No entanto, até a escuridão desse clamor angustiado de lamento aponta para a promessa de Deus: “Deus meu, Deus meu.” Mesmo quando ele se sente abandonado, o salmista leva seu fardo diante do Todo Poderoso. Porque você me desamparaste? Somente aqueles que sabem que pertencem a Deus podem fazer essa pergunta para Ele. Deus prometeu que jamais abandonaria ou desampararia seu povo (Salmos 94:14). Portanto, lamentar é um ato de confiança e esperança — Lembrar a Deus dessa promessa quando você se sentir desolado, quando as promessas parecem vazias.
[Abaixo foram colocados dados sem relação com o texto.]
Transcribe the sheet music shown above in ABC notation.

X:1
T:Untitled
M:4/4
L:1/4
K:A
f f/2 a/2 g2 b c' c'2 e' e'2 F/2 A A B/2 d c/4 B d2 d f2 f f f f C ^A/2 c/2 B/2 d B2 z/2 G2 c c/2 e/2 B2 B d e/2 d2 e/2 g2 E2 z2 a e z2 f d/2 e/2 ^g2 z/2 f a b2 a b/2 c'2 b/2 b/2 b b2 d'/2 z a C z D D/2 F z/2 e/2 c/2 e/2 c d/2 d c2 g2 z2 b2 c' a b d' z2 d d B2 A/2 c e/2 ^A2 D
De maneira que lamentar não é apenas “descarregar” em Deus, jogar nossas emoções sobre Ele. É levar nossa confusão, raiva, e até mesmo protestar diante do Altíssimo, permitindo que o Espírito transforme nossas vidas e sentimentos à semelhança de Cristo, e tudo na segurança da esperança centrada em Deus.
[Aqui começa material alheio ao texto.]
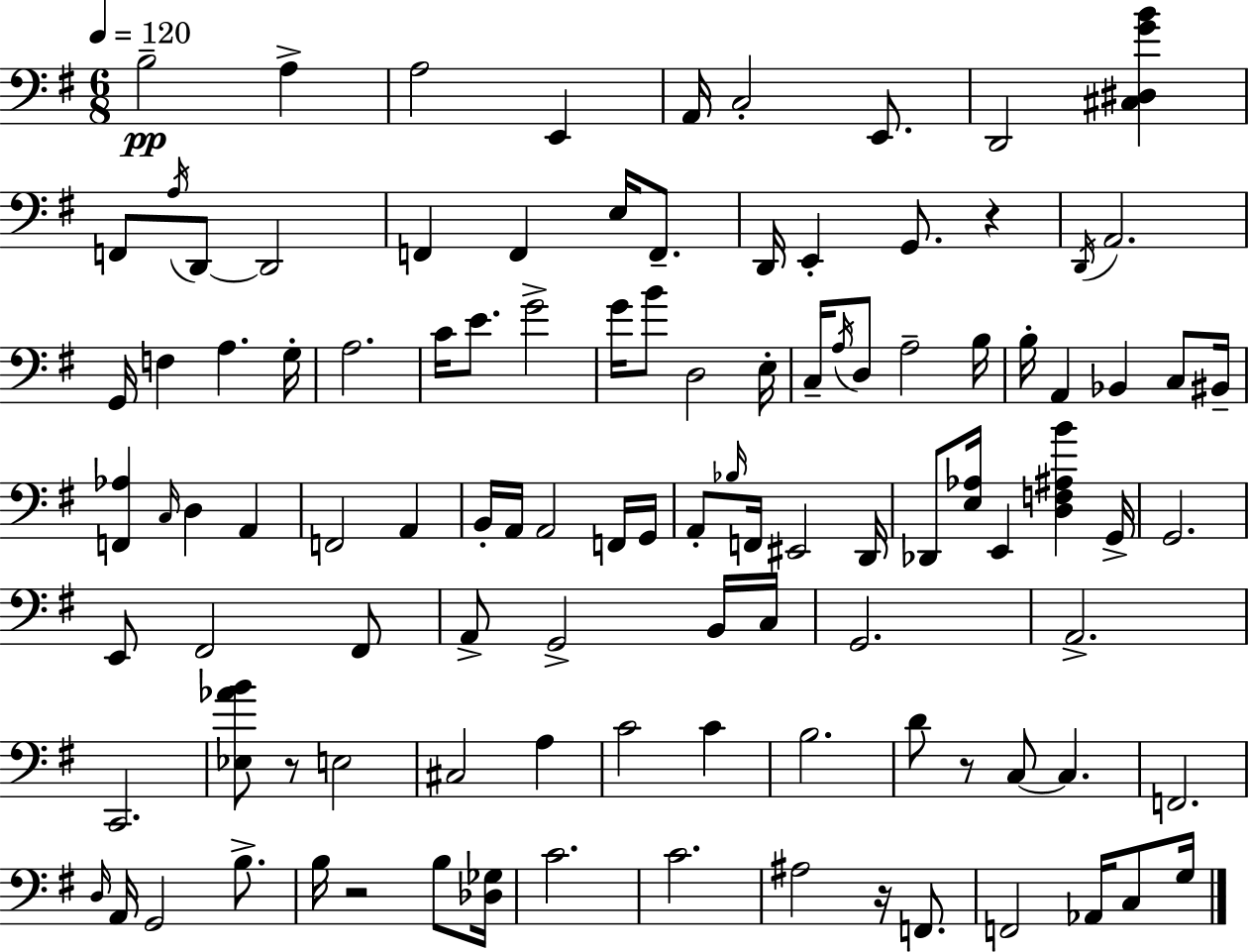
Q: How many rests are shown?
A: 5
Uma alegria maior do que o câncer
A revelação de Deus não está centrada em conhecer o segredo para viver uma vida longa, segura e auto-suficiente. Unimos-nos a Cristo por meio do Espírito Santo, para seguir os caminhos do Senhor crucificado. Neste caminho, nós não buscamos o sofrimento por si só, mas esperamos que o Deus de Jesus Cristo seja ativo, principalmente, nos momentos difíceis: no caminho do sofrimento, no caminho escondido da luz da glória do mundo. Somos pessoas que tomamos nossas cruzes e seguimos Jesus.
E esse não é um caminho sem alegria.
Ao contrário, quando pegamos o caminho da oração com o salmista, nós derramamos tanto lágrima de alegria e celebração quanto de lamento. Lamentar e esperar em Deus como o Salmista, não é uma prática comum em nossa cultura. Nossos sentimentos são transformados por Deus, ao invés de nos mergulharmos na auto-satisfação e autopiedade dos momentos difíceis — nos deleitamos no que Deus se deleita e nos entristecemos com o que O entristece. É uma alegria que é maior do que o câncer.
O salmista está fazendo isso por mim, fixando meus olhos nas promessas e agir de Deus — no passado, nas incríveis bênçãos da vida e no fôlego de cada momento que tenho agora. De fato, ainda que nos juntemos à tristeza que o Espírito sente em relação à corrupção da criação de Deus manifestas em tragédias como câncer, podemos esperar que, pelo fato de nosso Senhor ter sido crucificado e ressuscitado e, portanto, aquele que quebrou o poder da morte, pode agir mesmo em meio àquilo que pareça um sofrimento sem sentido em nossas vidas.
Por enquanto, o lamento e a alegria caminham juntos em nossas vidas. Pois quando clamamos a Deus “das profundezas”, também confiamos que “no Senhor há amor fiel, e nele há plena redenção” (Salmos 130.7).
E enquanto andarmos sobre os caminho da cruz de Cristo continuaremos gemendo com o Espírito até a volta de Jesus (Romanos 8:23). Lamentamos e também nos regozijamos como o salmista, pelo fiel amor de Deus. Pois, Deus é maior do que o câncer.